Mittwoch, 10. November 2010

EGILIA informiert: Weiterbildung 2011 - Umfrageergebinisse

 

Vor einigen Wochen berichteten wir an dieser Stelle davon, dass die Nachfrage nach qualifizierten Arbeitskräften wieder das Niveau von vor der Krise erreicht hat. Nun wird von den Regierungsvertretern sogar die Vollbeschäftigung in Deutschland für möglich gehalten. Die Deutsche Gesellschaft für Personalführung e.V. (DGFP) zieht aus dem Wirtschaftsaufschwung die Annahme, dass wieder verstärkt Investitionen in die Personalentwicklung getätigt werden. In einer Umfrage im vergangenen Oktober wollte sie von den Personalmanagern der Mitgliedsunternehmen wissen, wie sich das Weiterbildungsbudget entwickelt und die Weiterbildung 2011 in Unternehmen aussehen wird. Dabei kam die DGFP zu folgenden Ergebnissen.

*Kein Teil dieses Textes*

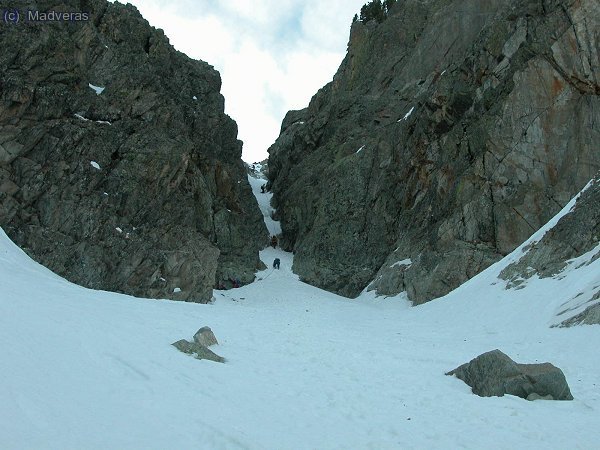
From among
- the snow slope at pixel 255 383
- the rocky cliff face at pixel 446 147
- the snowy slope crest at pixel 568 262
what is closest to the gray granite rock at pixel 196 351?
the snow slope at pixel 255 383

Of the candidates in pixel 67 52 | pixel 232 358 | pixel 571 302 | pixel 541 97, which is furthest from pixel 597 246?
pixel 67 52

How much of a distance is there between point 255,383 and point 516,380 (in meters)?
6.01

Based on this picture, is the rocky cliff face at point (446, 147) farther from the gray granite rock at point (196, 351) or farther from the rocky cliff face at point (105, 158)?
the gray granite rock at point (196, 351)

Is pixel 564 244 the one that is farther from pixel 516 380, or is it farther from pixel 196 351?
pixel 196 351

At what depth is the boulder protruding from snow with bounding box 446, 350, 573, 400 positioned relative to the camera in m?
10.7

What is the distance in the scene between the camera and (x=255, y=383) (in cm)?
1130

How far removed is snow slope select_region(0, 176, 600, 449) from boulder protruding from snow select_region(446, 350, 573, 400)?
39cm

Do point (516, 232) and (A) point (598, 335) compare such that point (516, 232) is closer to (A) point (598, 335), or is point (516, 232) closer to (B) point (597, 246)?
(B) point (597, 246)

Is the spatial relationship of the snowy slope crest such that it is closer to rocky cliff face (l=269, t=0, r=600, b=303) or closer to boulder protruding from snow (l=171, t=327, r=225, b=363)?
rocky cliff face (l=269, t=0, r=600, b=303)

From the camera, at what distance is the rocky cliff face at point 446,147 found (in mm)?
31578

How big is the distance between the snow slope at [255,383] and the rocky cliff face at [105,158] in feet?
44.8

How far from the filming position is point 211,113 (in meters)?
51.4

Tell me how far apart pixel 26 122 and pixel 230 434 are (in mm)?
31586

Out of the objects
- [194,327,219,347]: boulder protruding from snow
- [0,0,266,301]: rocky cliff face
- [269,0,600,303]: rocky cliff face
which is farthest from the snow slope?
[0,0,266,301]: rocky cliff face
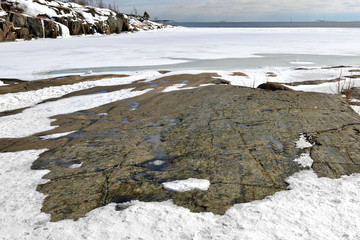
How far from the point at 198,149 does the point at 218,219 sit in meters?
1.21

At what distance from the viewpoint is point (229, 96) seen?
16.4ft

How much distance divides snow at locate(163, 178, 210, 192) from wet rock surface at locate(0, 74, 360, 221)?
2.0 inches

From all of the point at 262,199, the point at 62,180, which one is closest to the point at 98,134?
the point at 62,180

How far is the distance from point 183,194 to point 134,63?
Result: 1086 cm

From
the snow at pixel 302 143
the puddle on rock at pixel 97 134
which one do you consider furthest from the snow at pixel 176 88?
the snow at pixel 302 143

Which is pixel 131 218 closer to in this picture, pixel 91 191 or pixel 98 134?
pixel 91 191

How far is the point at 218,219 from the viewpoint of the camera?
200cm

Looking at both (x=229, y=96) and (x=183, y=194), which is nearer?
(x=183, y=194)

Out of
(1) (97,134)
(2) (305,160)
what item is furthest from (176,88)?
(2) (305,160)

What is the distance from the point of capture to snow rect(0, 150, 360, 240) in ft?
6.05

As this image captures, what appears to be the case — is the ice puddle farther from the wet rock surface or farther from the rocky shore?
the rocky shore

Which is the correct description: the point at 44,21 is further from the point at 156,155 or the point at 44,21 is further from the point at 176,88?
the point at 156,155

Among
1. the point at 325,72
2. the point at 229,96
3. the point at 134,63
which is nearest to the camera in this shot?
the point at 229,96

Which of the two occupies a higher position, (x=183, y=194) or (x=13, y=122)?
(x=183, y=194)
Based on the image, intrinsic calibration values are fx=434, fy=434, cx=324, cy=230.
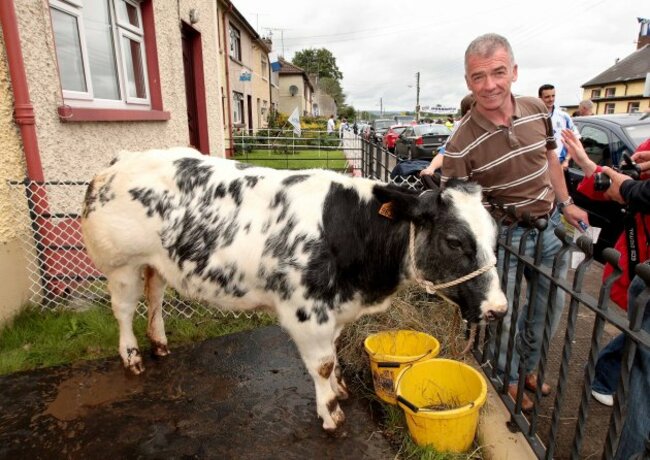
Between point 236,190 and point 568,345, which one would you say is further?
point 236,190

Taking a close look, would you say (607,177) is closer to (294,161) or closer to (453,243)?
(453,243)

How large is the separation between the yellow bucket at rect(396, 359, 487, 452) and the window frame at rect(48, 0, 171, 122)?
379 centimetres

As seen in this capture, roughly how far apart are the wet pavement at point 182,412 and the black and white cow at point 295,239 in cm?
22

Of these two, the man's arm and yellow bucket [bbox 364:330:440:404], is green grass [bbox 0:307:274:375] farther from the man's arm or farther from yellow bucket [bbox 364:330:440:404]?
the man's arm

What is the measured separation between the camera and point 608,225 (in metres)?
5.21

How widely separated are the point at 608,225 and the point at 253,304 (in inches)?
182

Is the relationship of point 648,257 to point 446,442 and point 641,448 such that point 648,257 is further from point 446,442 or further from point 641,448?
point 446,442

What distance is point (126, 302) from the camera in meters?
3.20

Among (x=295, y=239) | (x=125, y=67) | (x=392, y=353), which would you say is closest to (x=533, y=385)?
(x=392, y=353)

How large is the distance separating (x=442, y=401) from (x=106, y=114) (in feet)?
14.0

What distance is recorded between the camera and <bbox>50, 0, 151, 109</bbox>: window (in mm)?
4367

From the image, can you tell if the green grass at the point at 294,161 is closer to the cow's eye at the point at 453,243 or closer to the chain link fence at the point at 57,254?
the chain link fence at the point at 57,254

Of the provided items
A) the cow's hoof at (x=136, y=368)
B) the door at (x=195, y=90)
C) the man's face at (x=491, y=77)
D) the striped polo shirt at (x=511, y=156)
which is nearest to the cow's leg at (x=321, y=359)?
the striped polo shirt at (x=511, y=156)

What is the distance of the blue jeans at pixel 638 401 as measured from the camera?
1798 millimetres
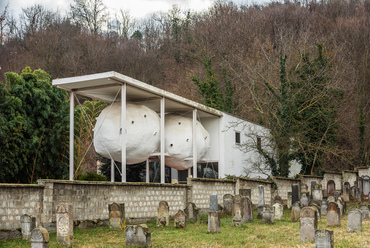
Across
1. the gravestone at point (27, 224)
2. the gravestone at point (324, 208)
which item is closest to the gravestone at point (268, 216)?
the gravestone at point (324, 208)

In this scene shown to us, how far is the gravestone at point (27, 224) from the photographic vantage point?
12.7 metres

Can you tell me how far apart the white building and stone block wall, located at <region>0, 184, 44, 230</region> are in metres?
5.77

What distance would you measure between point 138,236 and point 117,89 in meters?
10.3

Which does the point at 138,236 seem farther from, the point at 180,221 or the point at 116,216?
the point at 180,221

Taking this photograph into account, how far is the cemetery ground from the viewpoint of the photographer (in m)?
12.0

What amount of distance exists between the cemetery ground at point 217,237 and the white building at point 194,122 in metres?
5.36

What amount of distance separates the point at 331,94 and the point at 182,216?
20.4 metres

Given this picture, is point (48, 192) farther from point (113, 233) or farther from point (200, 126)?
point (200, 126)

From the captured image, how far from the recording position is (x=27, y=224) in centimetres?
1269

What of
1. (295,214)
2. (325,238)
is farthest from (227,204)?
(325,238)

Unternehmen investieren wieder mehr in Weiterbildung
Obwohl das Weiterbildungsbudget in beinahe jedem zweiten Unternehmen konstant bleibt, geht insgesamt die Tendenz dahin, wieder verstärkt in Weiterbildung zu investieren: 37 Prozent der befragten Personalmanager geben an, dass ihr Budget für Weiterbildungen im Vergleich zu 2010 zugenommen hat, in jedem vierten Unternehmen sogar um mehr als 5 Prozent. Von einer Kürzung des Weiterbildungsbudgets wird hingegen nur aus jedem zehnten Unternehmen berichtet.

 

                                                                                                  Quelle: DGFP

Investiert wird hauptsächlich in Führungsskills
Der Schwerpunkt der Weiterbildungsinvestitionen liegt eindeutig bei den Führungsskills: Jedes zweite Unternehmen plant für das kommende Jahr die größten Weiterbildungsinvestitionen in diesem Bereich. 22 Prozent der Unternehmen fokussieren sich auf das Fachwissen der Mitarbeiter und 5 Prozent werden ihre Mitarbeiter 2011 hauptsächlich im Hinblick auf Arbeitstechniken fortbilden. Knapp ein Fünftel der befragten Personalmanager setzt den Weiterbildungsschwerpunkt für das nächste Jahr in einem anderen Bereich – konkret genannt wurden: Vertrieb, Change- und Projektmanagement, Kultur- und Teamentwicklung, Potenzial- und Talent Management, Globalisierung, Sprachen, Technologie, Qualität und Innovationskraft, neues Entlohnungssystem, demografische Sensibilität bei Personalverantwortlichen, Veränderungen der energiewirtschaftlichen Rahmenbedingungen.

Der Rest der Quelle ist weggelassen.